══ LISTED ENTRIES

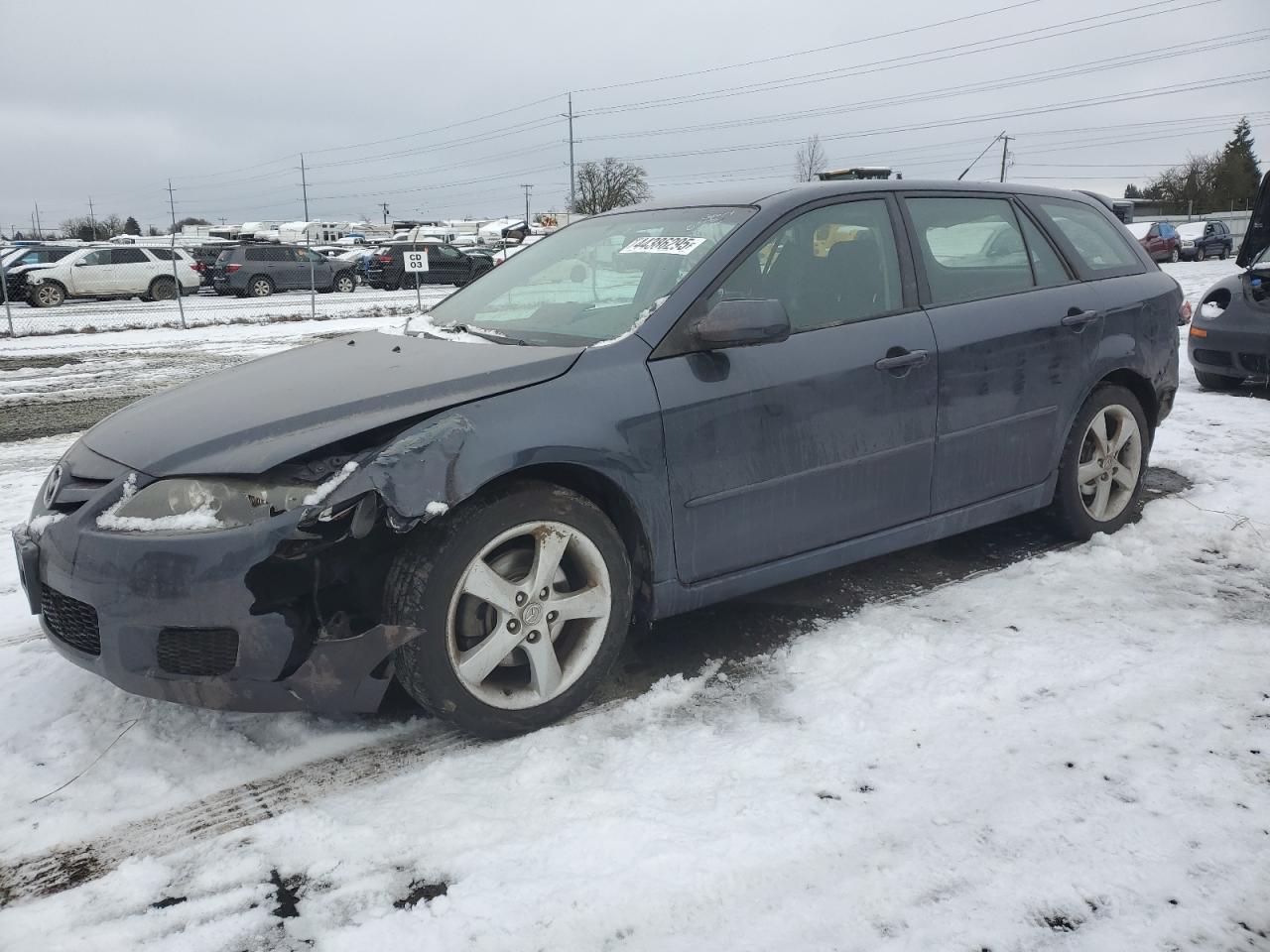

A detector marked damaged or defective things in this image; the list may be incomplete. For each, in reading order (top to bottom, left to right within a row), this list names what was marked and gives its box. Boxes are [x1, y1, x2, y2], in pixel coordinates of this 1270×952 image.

crumpled hood [1238, 170, 1270, 268]
damaged headlight [97, 464, 357, 532]
crumpled hood [84, 333, 587, 476]
damaged mazda 6 [12, 184, 1183, 738]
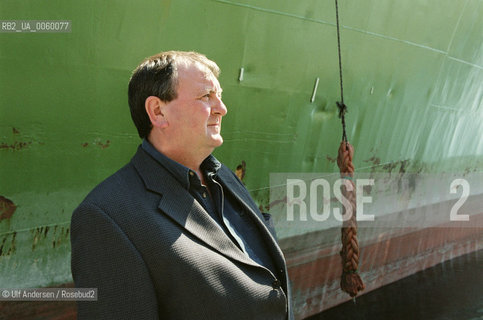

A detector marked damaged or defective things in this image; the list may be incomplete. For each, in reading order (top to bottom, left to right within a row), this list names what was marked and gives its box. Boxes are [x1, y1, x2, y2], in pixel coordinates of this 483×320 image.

rust stain [0, 196, 17, 221]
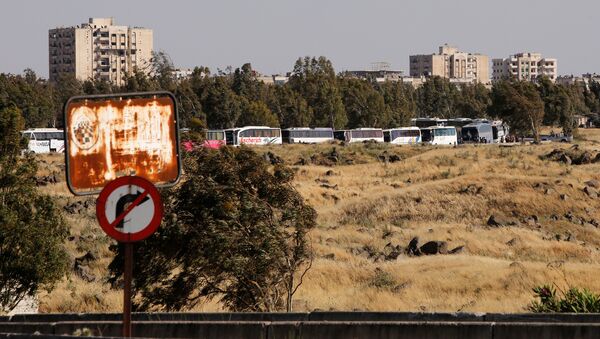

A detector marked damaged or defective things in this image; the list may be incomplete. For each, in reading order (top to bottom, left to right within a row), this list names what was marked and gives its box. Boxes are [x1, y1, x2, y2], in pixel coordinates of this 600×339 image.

rusty road sign [64, 91, 180, 195]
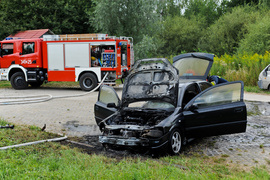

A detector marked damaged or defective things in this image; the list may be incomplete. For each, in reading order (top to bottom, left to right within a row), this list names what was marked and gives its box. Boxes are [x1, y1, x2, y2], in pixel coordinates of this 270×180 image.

burnt car hood [121, 57, 178, 106]
charred car interior [93, 52, 247, 155]
burned car [94, 52, 247, 155]
burnt car hood [174, 52, 214, 80]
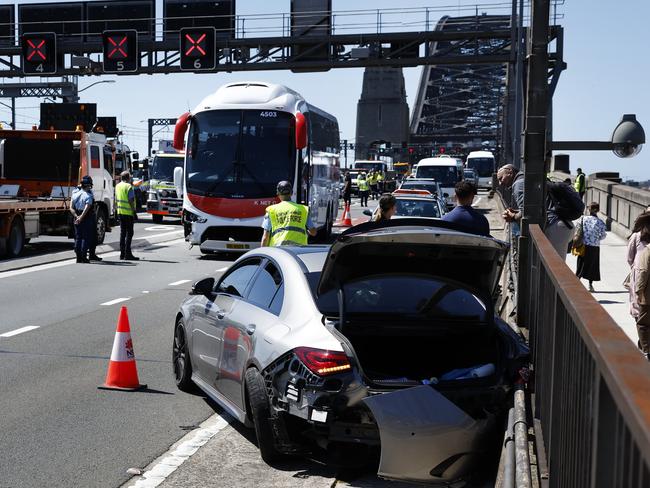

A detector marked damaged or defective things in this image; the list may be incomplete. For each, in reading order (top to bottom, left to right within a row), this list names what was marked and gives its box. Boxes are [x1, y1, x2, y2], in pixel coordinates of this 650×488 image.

silver damaged car [172, 220, 528, 484]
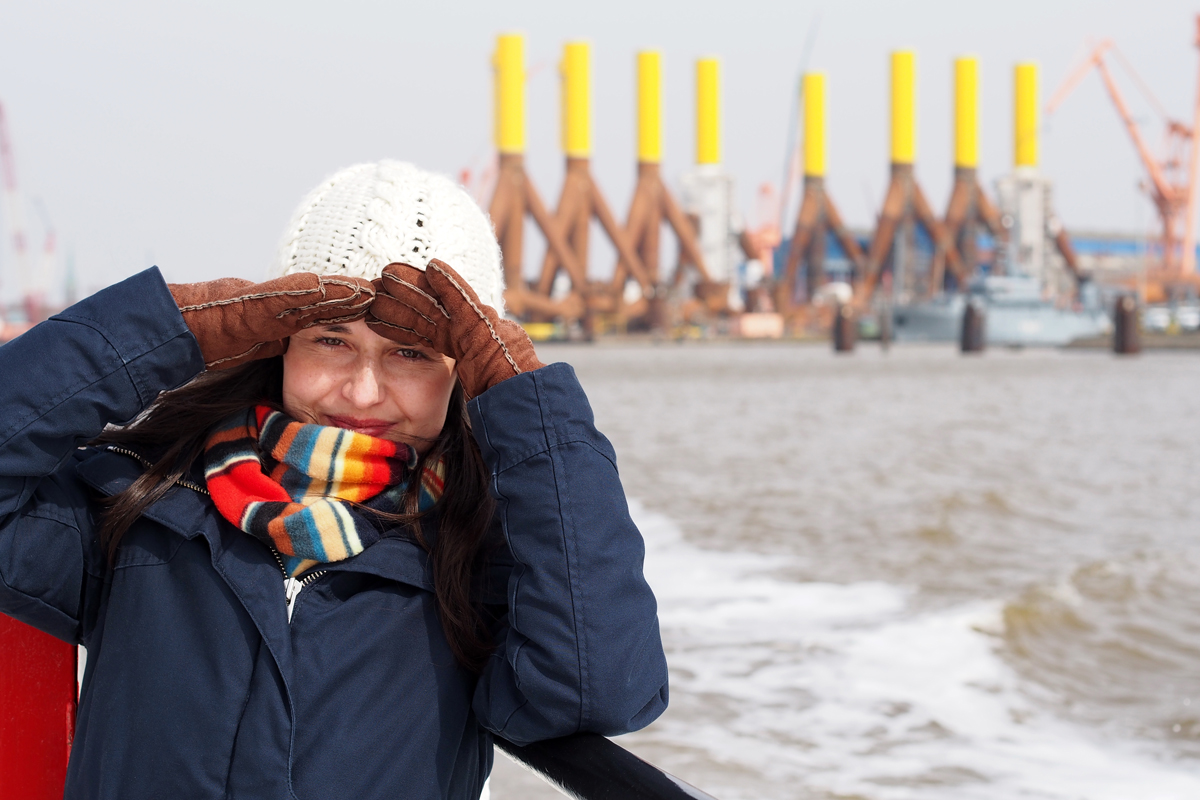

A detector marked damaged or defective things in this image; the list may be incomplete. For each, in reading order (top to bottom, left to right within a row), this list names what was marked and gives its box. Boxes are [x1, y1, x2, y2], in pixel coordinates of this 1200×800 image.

rusty steel jacket structure [0, 268, 664, 800]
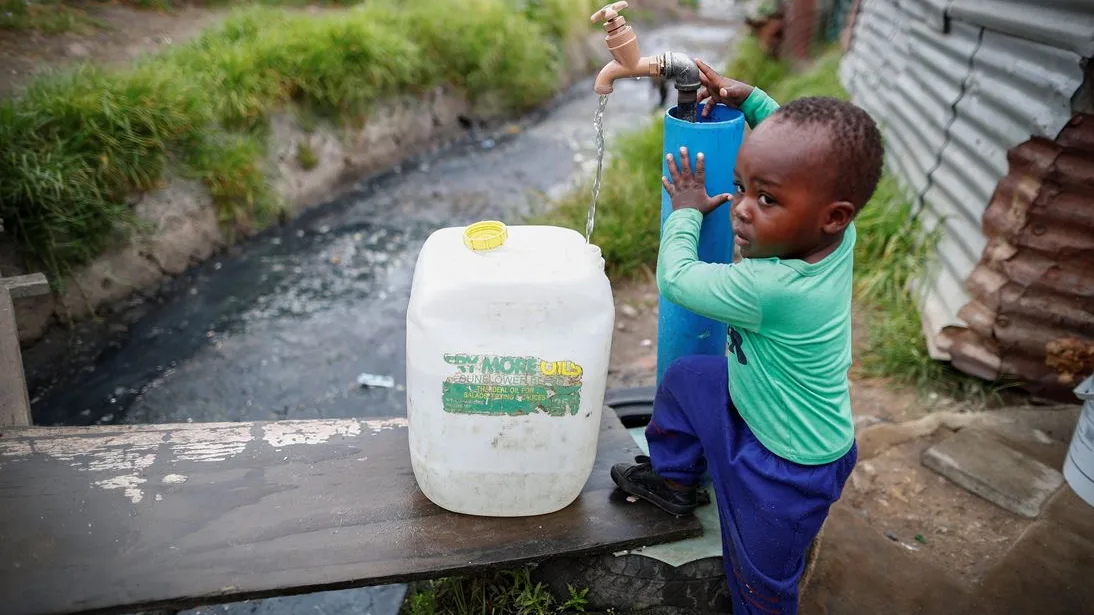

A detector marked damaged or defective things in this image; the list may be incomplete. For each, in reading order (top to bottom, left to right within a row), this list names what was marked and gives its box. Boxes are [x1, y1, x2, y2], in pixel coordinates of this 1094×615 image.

rusty corrugated metal [840, 0, 1089, 387]
rusty corrugated metal [949, 112, 1094, 393]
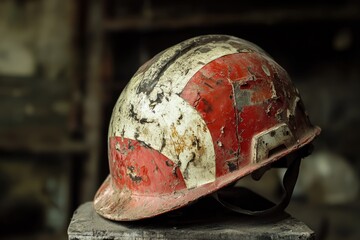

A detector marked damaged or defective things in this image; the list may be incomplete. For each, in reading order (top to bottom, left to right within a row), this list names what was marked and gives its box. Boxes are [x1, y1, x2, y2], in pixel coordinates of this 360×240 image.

rusty metal surface [93, 34, 320, 221]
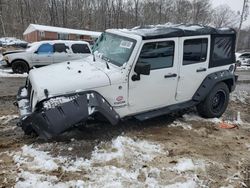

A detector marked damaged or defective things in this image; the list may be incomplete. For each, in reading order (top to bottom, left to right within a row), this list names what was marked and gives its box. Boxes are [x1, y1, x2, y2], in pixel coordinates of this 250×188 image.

damaged front end [16, 85, 120, 140]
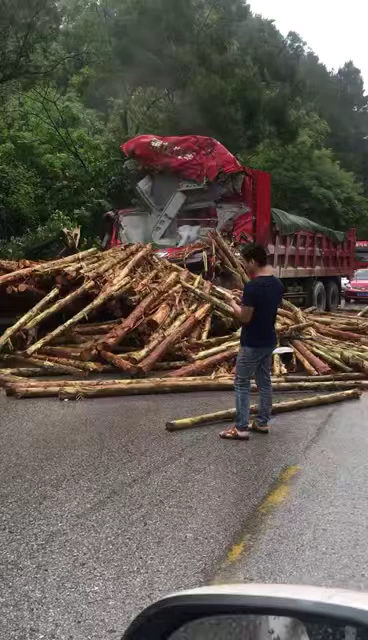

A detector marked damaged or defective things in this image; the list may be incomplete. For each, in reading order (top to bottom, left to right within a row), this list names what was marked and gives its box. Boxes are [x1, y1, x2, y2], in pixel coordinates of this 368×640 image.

crashed red truck [102, 136, 356, 312]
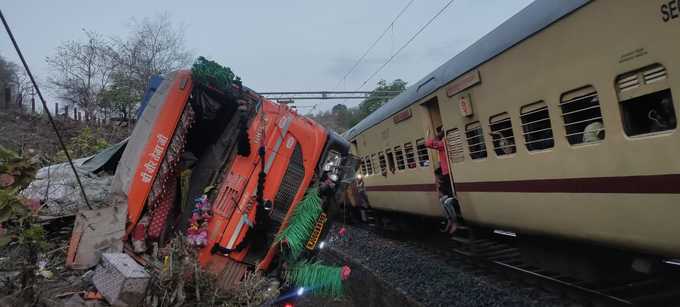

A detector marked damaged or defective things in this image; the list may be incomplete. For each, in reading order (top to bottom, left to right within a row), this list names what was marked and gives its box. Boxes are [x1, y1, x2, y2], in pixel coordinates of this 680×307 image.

overturned truck [67, 59, 356, 294]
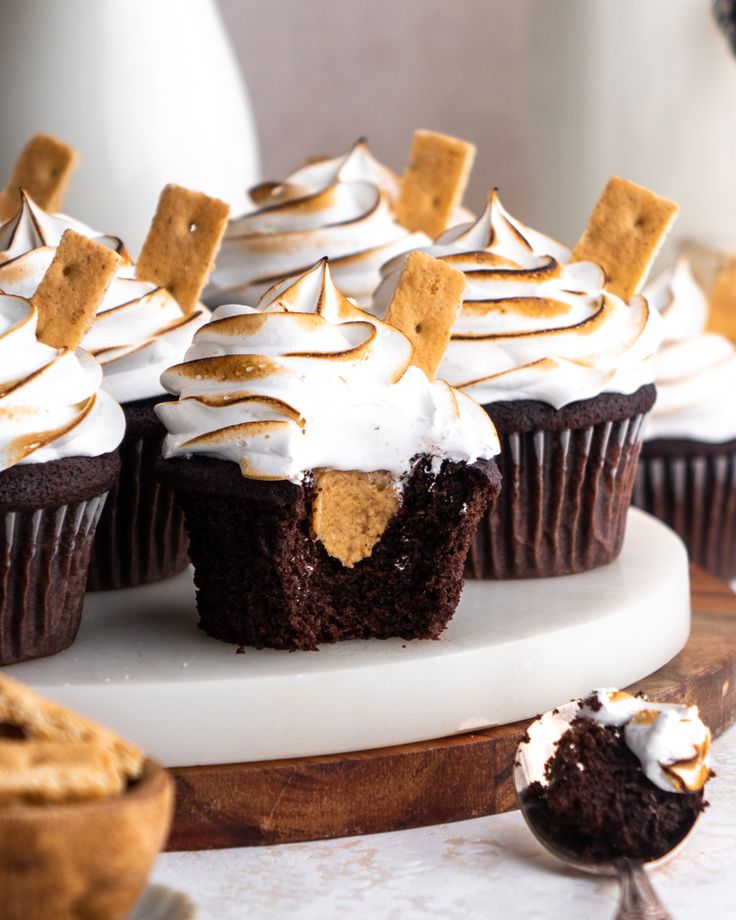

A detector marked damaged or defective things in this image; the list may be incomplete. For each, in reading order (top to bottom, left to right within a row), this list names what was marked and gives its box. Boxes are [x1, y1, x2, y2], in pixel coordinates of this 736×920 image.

════

EXERCISE DESCRIPTION. Render the records above word for word and leave the pictures out.

TASK ANSWER.
A detector marked damaged or defective things in this image; the list may be incomplete. For each, in reading order (top to bottom, left to right within a row), this list names what was marked and gives its box. Boxes are [x1, y1, x2, y2], in pixel coordinates of this 1270×952 image.

crumpled hood [1238, 170, 1270, 268]
damaged headlight [97, 464, 357, 532]
crumpled hood [84, 333, 587, 476]
damaged mazda 6 [12, 184, 1183, 738]

A detector marked damaged or defective things in this image; the list may be incomplete. For each, in reading order (top to bottom, left to right within a row), this list names what was marked and gives its box. Boxes are [x1, y1, x2, y2], in pixel coordinates of this 483×320 image.

rust stain [0, 196, 17, 221]

A detector marked damaged or defective things in this image; the list may be incomplete. For each, in reading order (top to bottom, left to right within a row), this list names what was marked and gives its box. Boxes are [x1, y1, x2, y2], in pixel coordinates of this 600×339 image.

rusty road sign [64, 91, 180, 195]

A detector marked damaged or defective things in this image; the list may be incomplete. For each, in reading order (top to bottom, left to right within a row), this list names what was marked and gives its box. Boxes are [x1, y1, x2, y2], in pixel coordinates of this 270×180 image.

burnt car hood [121, 57, 178, 106]
charred car interior [93, 52, 247, 155]
burned car [94, 52, 247, 155]
burnt car hood [174, 52, 214, 80]

A detector marked damaged or defective things in this image; the list may be incomplete. For each, in reading order (top to bottom, left to right within a row), this list names what was marked and gives its box. Boxes are [x1, y1, x2, y2], in pixel coordinates of this 650×488 image.

silver damaged car [172, 220, 528, 484]

A detector marked damaged or defective things in this image; the list may be incomplete. For each, in reading order (top to bottom, left to right within a row), this list names what was marked and gives its box. Boxes are [x1, y1, x2, y2], in pixel coordinates of this 1200×800 image.

rusty steel jacket structure [0, 268, 664, 800]

A detector marked damaged or defective things in this image; the list may be incomplete. For each, in reading order (top to bottom, left to right within a row), this list names what was marked and gives its box. Boxes are [x1, y1, x2, y2], in pixel coordinates of this 1094×615 image.

rusty corrugated metal [840, 0, 1089, 387]
rusty corrugated metal [949, 112, 1094, 393]

A detector marked damaged or defective things in this image; the list may be incomplete. For each, in reading order (top to bottom, left to right within a row), this list names what was marked and gives its box. Boxes are [x1, y1, x2, y2], in pixel coordinates of this 360×240 image.

rusty metal surface [93, 34, 320, 221]

A detector marked damaged or defective things in this image; the list may be incomplete. For each, in reading order (top to bottom, left to right within a row), this list names what was marked and gives its box. Boxes are [x1, y1, x2, y2], in pixel coordinates of this 250×188 image.

damaged front end [16, 85, 120, 140]

A detector marked damaged or defective things in this image; the list may be incomplete. For each, in reading order (top to bottom, left to right within a row), this list names what was marked and gives its box. Boxes are [x1, y1, x2, y2], in pixel coordinates of this 368×640 image.

crashed red truck [102, 136, 356, 312]

A detector marked damaged or defective things in this image; the list may be incomplete. For each, in reading order (top to bottom, left to right within a row), this list names what was marked and gives its box. Boxes are [x1, y1, x2, y2], in pixel coordinates of this 680×307 image.

overturned truck [67, 59, 356, 294]

A detector marked damaged or defective things in this image; the list may be incomplete. For each, in reading order (top to bottom, left to right within a row), this list names what was marked and gives its box. Boxes are [x1, y1, x2, y2], in pixel coordinates of this 736×920 image.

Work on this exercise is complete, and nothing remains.